Im Weiteren befasst sich der Revisionsbericht mit den anderen angesprochenen Mitarbeitern.
Spannend wird es dann bei dem zusammenfassenden Ergebnis ab ende Seite 15. Dieser beginnt direkt mit mit der Einleitung zu dem hier in der Stellungsnahme als „Kronzeugensatz“ bezeichneten Feststellung:

Die Anschuldigungen des Herrn Mollath klingen in Teilbereichen zwar etwas diffus, unzweifelhaft besitzt er jedoch „Insiderwissen“. Alle nachprüfbaren Behauptungen haben sich als zutreffend herausgestellt.

(Quelle: SWR – Sonderrevisionsbericht der HVB zu den Vorwürfen von Herrn Mollath)

Danach kommt der Revisionsbericht dann zum „Kernpunkt“ der Befürchtungen der Bank, die auch heute noch im Raum stehen und die mit Blick auf dem was Herrn Mollath seitdem passiert ist, durchaus von einer Absicht innerhalb eines miteinander durch Straftaten verstrickten Personennetzes gesehen werden kann.

Es ist nicht auszuschließen, dass Herr Mollath die Vorwürfe bezüglich des Transfers von Geldern von Deutschland in die Schweiz in die Öffentlichkeit bringt. Er selbst spricht in diesem Zusammenhang auch vom „größten und wahnsinnigsten Steuerhinterziehungsskandal“ in dem die HypoVereinsbank verstrickt sei.
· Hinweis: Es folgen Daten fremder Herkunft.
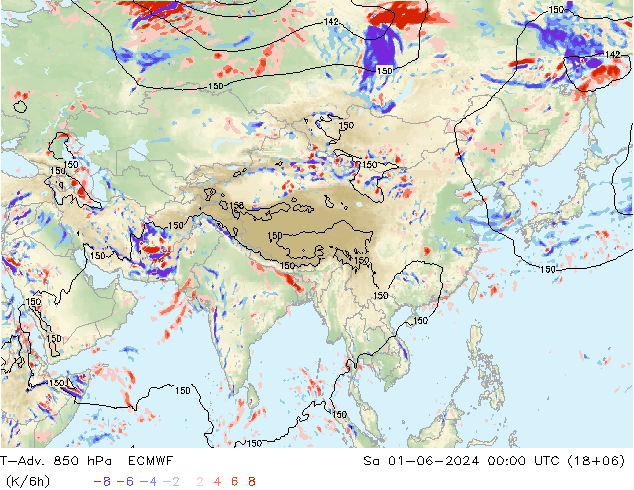  so. 01.06.2024 00 UTC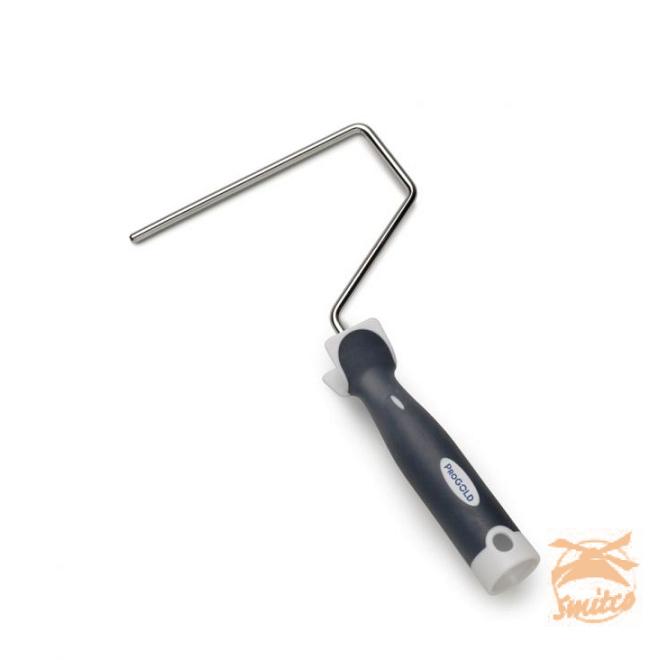 Progold Beugel Voor Verfroller Soft Grip  153115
Herr Mollath, der einen Handel mit Autoersatzteilen betreibt, war bisher auf die finanzielle Unterstützung seiner Frau angewiesen (u.a. HVB-Darlehen über ca. 82 TEUR). Dies birgt die Gefahr, dass er eventuell versucht, sein Wissen zu „verkaufen“. Hinzu kommt, dass Herr Mollath möglicherweise noch über vertrauliche Belege/unterlagen aus dem Besitz seiner Frau verfügt.

(Quelle: SWR – Sonderrevisionsbericht der HVB zu den Vorwürfen von Herrn Mollath)

Hier wird zum einen deutlich, das es der Bank in dem Revisionsbericht nicht um die Verstöße der Mitarbeiter ging, sondern dass sie „Befürchtungen“ hatten, das Mollath dies öffentlich macht. Ein eindeutiges Indiz, dass die Strafwürdigung der Taten ihrer Mitarbeiter für die HVB nicht von Interesse war. Ansonsten wäre mit einem offensiven vorgehen anhand der eigenen Ermittlungen -z.B. durch eine Strafanzeige- zumindest für die Glaubwürdigkeit der HVB ein einfacherer und ehrlicherer Weg gewesen. Diesen hat sie aber mit der Vertraulichkeit der Ermittlungstätigkeit vermieden.

Aber es geht noch weiter. Unter dem Punkt 2.2. werden weitere „Fehlverhalten“ von Mitarbeitern in der Zusammenfassung beschrieben:

Allen Mitarbeitern waren viele und gravierende Verfehlungen bzw. Verstöße gegn interne Richtlinien und externe Vorschriften (u.a. Abgabenordnung, Geldwäschegesetz, Wertpapierhandelsgesetz) anzulasten.
Die Mitarbeiter, insbesondere Frau M haben wenig dazu beigetragen, die gegen sie und die Bank erhobenen Vorwürfe zu entkräften. Sie haben durch unkooperatives Verhalten und das teilweise Zurückhalten von Informationen die Recherchen erschwert und in die Länge gezogen. Sachverhalte wurden erst nach Vorlegen von Belegen zugegeben.

(Quelle: SWR – Sonderrevisionsbericht der HVB zu den Vorwürfen von Herrn Mollath)

Sie haben sich also genau so verhalten, wie es einem Beschuldigten zusteht. Sie haben im Prinzip nur das zugegeben, was man Ihnen auch Belegen konnte. Das ist Ihr gutes Recht. Aber trotz dieses Umstandes und dem Umstand, das die Bank nicht die selben Ermittlungsrechte wie eine Staatsanwaltschaft oder noch mehr eine Finanzbehörde hat, kommt sie zu dem Schluss, dass diese Mitarbeiter gegen externe Vorschriften verstoßen haben. Dabei nennt die Bank beispielhaft drei Vorschriften, die traditionell auch dem sogenannten Schwarzgeldvergehen zugeordnet werden kann. Somit ein für nichtjuristen durchaus verständlicher und nachvollziehbarer Vorwurf.

Dieser ganze Text sagt letztendlich aus, das die „anonyme“ Stellungsnahme zu dem angeblichen „Vorwurf“ Punkt 3. falsch ist und das die Bank, wenn sie etwas festgestellt hat, dann nur, dass „diese Praxis“ nur „offiziell eingestellt“ hat.

Hiermit endet der erste Teil der Kommentierung dieser seltsamen „anonymen Stellungnahme“.
Weiter geht es dann, wenn ich wieder etwas Zeit fürs schreiben abzwacken kann.